■ **What is needed**:
The lines to be copied run from the one containing "What would you" to the end of the material below; reproduce them exactly, including both ends, and nothing more.
··· Input data ···
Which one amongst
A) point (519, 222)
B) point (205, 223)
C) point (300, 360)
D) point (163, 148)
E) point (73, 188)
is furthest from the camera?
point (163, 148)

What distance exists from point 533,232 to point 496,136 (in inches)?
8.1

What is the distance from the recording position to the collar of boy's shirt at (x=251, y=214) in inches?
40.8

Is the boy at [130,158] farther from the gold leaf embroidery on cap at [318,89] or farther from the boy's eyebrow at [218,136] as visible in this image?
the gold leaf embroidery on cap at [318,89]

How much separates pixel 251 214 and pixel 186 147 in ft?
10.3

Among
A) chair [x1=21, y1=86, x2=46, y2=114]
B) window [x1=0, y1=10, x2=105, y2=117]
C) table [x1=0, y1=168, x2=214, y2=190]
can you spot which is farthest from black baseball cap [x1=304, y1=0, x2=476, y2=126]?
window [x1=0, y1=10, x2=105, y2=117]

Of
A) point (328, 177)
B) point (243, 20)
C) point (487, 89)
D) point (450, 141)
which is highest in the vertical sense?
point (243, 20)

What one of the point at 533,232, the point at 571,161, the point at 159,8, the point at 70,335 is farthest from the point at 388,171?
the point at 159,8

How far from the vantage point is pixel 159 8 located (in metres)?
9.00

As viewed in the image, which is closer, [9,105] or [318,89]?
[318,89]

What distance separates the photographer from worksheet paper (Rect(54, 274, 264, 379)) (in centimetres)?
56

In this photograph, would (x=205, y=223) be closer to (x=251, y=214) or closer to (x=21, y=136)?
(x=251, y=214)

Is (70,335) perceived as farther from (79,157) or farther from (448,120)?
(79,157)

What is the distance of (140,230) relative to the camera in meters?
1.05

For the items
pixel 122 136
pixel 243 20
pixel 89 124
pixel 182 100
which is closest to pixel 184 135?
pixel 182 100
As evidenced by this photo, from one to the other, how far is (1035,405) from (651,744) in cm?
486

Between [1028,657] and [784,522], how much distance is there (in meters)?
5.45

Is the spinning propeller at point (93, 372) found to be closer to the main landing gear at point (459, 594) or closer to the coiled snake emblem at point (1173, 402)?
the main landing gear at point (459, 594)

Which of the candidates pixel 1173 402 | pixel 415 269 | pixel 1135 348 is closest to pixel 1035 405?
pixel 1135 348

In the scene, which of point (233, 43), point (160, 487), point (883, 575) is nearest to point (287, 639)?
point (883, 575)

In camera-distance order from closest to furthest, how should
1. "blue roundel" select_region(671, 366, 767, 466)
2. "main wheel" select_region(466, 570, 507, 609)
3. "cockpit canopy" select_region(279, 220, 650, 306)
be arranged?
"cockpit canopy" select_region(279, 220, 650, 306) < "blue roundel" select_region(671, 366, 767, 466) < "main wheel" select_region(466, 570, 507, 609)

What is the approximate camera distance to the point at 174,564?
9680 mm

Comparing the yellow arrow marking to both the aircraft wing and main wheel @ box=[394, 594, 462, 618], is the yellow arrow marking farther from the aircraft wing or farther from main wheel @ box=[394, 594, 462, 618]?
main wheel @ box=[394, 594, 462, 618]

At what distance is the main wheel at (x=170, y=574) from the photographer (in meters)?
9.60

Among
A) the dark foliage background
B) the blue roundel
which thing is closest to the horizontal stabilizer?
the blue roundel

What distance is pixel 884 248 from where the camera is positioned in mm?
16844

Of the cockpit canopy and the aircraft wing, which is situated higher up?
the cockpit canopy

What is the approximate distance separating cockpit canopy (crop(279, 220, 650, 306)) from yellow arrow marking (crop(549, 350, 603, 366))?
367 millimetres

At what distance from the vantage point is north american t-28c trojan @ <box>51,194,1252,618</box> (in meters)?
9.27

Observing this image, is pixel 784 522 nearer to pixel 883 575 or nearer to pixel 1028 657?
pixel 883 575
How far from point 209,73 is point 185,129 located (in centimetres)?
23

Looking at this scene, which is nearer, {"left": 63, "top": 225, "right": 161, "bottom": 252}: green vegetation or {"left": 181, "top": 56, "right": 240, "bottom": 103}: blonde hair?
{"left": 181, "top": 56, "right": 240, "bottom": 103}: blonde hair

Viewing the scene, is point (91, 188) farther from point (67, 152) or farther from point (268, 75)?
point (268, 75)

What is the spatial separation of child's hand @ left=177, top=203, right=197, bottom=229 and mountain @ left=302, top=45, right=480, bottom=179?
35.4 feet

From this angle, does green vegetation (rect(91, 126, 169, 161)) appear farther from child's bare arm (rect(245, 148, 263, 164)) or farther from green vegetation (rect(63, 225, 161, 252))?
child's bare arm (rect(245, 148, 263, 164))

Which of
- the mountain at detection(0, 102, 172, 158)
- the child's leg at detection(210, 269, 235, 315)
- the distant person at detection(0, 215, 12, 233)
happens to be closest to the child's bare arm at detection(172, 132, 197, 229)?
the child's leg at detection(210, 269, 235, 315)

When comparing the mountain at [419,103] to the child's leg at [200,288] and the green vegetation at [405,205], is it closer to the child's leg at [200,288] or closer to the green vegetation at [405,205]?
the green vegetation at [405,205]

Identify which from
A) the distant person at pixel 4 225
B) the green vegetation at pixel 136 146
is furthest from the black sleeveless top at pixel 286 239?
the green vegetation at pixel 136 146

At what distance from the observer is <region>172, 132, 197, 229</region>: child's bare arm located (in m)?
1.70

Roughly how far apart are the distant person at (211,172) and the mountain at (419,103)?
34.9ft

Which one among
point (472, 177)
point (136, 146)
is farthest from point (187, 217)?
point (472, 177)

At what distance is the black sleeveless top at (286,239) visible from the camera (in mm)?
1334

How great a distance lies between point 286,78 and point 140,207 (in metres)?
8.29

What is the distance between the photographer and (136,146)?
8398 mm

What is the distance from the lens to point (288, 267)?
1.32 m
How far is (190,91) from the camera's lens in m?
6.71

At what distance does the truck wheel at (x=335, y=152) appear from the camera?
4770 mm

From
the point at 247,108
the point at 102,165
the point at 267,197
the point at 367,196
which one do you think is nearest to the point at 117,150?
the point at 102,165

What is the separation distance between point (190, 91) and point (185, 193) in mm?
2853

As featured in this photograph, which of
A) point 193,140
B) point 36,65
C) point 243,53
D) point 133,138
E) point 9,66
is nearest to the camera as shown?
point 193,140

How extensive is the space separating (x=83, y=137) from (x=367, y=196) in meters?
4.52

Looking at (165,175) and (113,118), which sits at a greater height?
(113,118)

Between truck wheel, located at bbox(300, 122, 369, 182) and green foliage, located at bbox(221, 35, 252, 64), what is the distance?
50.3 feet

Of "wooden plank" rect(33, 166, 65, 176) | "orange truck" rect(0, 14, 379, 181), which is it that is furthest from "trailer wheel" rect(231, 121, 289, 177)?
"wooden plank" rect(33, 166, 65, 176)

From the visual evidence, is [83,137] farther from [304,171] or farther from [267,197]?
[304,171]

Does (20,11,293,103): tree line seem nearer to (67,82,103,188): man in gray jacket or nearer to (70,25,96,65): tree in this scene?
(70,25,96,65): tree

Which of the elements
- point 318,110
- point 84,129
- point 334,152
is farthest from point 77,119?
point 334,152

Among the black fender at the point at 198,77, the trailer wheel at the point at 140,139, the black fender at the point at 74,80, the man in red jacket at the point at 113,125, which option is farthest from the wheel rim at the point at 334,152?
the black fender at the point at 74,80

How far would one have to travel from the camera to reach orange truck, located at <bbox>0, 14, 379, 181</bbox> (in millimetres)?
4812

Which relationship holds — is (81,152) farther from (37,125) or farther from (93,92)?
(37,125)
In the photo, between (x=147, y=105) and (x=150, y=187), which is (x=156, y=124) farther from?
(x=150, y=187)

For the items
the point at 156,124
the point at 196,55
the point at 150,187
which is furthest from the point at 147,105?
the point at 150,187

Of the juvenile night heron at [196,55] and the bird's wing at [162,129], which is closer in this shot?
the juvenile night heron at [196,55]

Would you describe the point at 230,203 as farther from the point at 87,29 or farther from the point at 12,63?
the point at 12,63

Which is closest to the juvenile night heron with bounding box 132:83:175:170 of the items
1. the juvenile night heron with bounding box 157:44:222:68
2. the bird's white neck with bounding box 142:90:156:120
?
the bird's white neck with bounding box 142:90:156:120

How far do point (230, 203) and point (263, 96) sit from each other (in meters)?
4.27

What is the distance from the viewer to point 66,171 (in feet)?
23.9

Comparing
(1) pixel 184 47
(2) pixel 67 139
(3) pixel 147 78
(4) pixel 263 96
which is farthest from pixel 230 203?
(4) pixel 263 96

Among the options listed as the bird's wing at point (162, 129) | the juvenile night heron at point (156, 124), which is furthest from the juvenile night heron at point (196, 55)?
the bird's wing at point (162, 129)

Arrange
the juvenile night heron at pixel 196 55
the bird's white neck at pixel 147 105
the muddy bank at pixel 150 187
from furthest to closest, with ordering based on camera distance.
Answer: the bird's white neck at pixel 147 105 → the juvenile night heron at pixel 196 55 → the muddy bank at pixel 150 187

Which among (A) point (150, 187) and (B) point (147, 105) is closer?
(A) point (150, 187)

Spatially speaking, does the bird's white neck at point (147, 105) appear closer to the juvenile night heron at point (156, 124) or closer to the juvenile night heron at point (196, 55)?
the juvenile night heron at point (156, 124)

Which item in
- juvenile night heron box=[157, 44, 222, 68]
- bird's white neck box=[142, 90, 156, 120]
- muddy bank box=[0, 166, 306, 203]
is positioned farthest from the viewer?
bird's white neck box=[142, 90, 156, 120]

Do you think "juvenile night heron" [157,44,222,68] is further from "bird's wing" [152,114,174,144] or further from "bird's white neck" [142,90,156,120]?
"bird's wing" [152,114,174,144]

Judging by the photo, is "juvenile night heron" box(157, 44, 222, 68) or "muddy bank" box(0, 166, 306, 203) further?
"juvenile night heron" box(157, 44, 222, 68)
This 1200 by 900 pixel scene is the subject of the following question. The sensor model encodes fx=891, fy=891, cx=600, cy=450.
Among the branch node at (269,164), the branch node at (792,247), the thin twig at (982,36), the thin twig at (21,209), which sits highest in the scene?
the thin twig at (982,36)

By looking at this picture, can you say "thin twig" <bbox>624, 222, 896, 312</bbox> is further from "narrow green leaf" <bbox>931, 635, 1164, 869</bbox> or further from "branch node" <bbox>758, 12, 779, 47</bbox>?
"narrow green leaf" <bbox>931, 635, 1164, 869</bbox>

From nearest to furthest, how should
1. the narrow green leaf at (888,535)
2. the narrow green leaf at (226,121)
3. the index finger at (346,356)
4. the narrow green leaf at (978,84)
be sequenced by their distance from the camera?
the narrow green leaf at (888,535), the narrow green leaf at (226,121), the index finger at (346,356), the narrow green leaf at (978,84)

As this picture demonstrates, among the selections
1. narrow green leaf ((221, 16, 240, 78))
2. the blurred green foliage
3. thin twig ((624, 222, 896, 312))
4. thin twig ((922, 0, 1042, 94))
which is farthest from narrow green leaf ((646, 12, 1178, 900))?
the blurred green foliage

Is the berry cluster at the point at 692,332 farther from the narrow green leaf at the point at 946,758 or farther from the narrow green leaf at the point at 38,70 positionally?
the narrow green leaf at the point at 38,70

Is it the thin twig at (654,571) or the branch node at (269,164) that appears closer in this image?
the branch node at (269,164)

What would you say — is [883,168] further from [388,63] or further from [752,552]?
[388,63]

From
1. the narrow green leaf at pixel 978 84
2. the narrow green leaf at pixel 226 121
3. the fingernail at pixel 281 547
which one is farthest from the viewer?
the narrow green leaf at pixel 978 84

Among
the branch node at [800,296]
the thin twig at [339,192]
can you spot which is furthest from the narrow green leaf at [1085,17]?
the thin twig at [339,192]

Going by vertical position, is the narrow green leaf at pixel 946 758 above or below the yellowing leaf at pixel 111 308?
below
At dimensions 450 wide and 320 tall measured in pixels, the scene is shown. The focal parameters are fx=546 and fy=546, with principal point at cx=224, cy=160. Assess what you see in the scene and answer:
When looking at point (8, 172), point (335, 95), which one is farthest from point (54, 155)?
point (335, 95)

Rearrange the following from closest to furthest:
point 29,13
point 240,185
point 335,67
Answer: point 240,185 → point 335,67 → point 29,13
···
■ **The output**:
What would you say — is [883,168] further from [388,63] or further from [752,552]?
[388,63]

From
1. the narrow green leaf at pixel 978 84
2. the narrow green leaf at pixel 226 121
3. the fingernail at pixel 281 547
which one is farthest from the viewer?
the narrow green leaf at pixel 978 84

Among
the branch node at [800,296]
the thin twig at [339,192]
can you spot which is furthest from the narrow green leaf at [1085,17]?
the thin twig at [339,192]

Going by vertical position, is the narrow green leaf at pixel 946 758 above or below the yellowing leaf at pixel 111 308?
below
At dimensions 450 wide and 320 tall measured in pixels, the scene is shown. The focal parameters are fx=546 and fy=546, with principal point at cx=224, cy=160. Assess what you see in the scene and answer:
When looking at point (8, 172), point (335, 95), which one is farthest from point (54, 155)?
point (335, 95)

Rearrange the following from closest to furthest:
point 29,13
point 240,185
point 335,67
Answer: point 240,185 → point 335,67 → point 29,13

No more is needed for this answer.